Ihre weiche Haut zu berühren, sprach alle meine Sinne an und ich stellte mir vor, wie es wohl wäre, sie in meinem Bett zu haben. Doch kaum hatte ich diesen Gedanken gedacht, schalte ich mich selbst dafür. Das hier war nicht der richtige Zeitpunkt und ich würde garantiert keiner Frau so etwas antun, während sie bewusstlos war.
Schluckend wandte ich mich ihren Beinen zu. Auch hier war sie verletzt. Vorrangig an den Füßen und Unterschenkeln. Kratzer und Bisse wie auch an ihren Armen.
Als ich fertig damit war, sie zu reinigen, nahm ich die Kräuter und zerrieb sie zwischen meinen Fingern. Als ich mich erneut ihren Handgelenken widmete, um die Stellen, die ich ausfindig gemacht hatte, mit den Kräutern zu desinfizieren, stellte ich fest, dass von den Bissspuren nur noch kleine, weiße Narben übrig geblieben waren.

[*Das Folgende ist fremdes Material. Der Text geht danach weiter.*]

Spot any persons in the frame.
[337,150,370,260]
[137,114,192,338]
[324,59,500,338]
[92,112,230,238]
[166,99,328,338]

Stirnrunzelnd betrachtete ich mir die Stellen. Ich hätte schwören können, dass die Wunden tief genug gewesen waren, dass Gift in ihren Körper eingedrungen sein musste. Jetzt war ich mir jedoch nicht mehr so sicher.
Ein leises Murmeln ließ mich aufsehen. Miranis Lider blinzelten unruhig, was dazu führte, dass ich einige Schritte zurück machte. Innerlich fluchend riss ich eines der Tücher vom Pavillon und legte es ihr schnell über, um ihren Körper zu verdecken.
Es war mir überaus peinlich, dass sie ausgerechnet jetzt erwachte. Warum musste das passieren, während ich sie bewunderte?